Pour Francois Manceaux, réalisateur de documentaires, Encontro est son premier long métrage de fiction. Cette fiction, toutefois, est inspirée par des faits qui se sont réellement déroulés et présente même un caractère autobiographique prononcé. En effet, lors d’un tournage à Lisbonne, François Manceaux a rencontré une actrice portugaise et, comme il le dit lui-même, « nous avons eu une histoire ensemble ». De cette rencontre est née l’envie pour le réalisateur de tourner un film avec l’actrice, un film librement adapté de l’histoire d’amour de Pedro et Inès, très populaire au Portugal. Un film qui est resté inachevé mais qui, d’une certaine façon, a donné naissance à Encontro.

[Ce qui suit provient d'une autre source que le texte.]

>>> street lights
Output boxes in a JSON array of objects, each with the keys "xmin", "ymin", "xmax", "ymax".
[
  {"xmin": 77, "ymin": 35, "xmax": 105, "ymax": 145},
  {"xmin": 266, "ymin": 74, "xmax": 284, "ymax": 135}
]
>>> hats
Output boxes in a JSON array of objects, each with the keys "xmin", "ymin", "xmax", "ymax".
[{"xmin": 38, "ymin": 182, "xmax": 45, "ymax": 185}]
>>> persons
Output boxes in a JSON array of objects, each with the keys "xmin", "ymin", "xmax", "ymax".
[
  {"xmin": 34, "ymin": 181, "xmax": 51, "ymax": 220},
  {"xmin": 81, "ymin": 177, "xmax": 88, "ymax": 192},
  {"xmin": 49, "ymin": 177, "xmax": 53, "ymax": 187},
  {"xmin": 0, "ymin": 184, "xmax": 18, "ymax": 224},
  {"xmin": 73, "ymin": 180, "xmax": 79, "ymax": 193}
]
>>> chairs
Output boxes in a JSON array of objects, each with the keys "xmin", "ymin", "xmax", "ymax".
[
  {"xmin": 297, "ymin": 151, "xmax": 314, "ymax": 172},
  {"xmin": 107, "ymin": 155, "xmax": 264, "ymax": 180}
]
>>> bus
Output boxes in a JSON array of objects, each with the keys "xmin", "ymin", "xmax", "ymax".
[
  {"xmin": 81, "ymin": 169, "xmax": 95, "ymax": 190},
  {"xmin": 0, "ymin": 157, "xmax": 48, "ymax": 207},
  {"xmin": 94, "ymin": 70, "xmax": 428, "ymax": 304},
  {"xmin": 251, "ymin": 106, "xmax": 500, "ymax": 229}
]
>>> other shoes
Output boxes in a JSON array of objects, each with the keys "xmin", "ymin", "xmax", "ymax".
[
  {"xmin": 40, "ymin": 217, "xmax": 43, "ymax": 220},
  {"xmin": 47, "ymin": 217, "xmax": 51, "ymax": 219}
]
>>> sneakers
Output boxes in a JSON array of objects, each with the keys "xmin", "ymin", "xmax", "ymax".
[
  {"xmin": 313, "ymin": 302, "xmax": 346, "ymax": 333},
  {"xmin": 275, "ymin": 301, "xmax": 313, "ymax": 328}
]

Un film qui, après avoir débuté en Belgique, ne cesse de faire des allers et retours entre Lisbonne et 2 des îles du Cap-Vert, São Vicente et Santo Antão, entre le passé, le présent et le futur, nous rappelant que le mot saudade, ce mot qui n’a pas de véritable traduction en français mais dans lequel se mêlent mélancolie, nostalgie, espoir et désir d’ailleurs, est né au Portugal et qu’il a trouvé toute sa place dans le fado et, sous sa forme cap-verdienne de sodade, dans les mornas du Cap-Vert. Sans apporter de véritable réponse au questionnement amoureux d’Alain, Encontro propose aux spectateurs de s’interroger sur les cicatrices qu’on pu laisser en nous des passions du passé, sur la nostalgie d’un amour passé face au présent. Dans sa façon de montrer Lisbonne, en n’hésitant pas, par exemple, à s’écarter du Lisbonne touristique en allant tourner une scène dans le quartier capverdien de la Cova de Moura, et, surtout, en offrant une somptueuse représentation du carnaval de Mindelo, la ville de Cesária Évora, François Manceaux nous rappelle qu’il vient du documentaire. Nouveau venu dans la fiction, il y fait preuve d’une aptitude certaine, bien aidé par le comédien et les comédiennes qu’il met en scène : Johan Heldenbergh dans le rôle d’Alain, Isabel Otéro dans celui de Maria, Paula Pais qui interprète Luisa et Dalila Carmo qui interprète Sofia.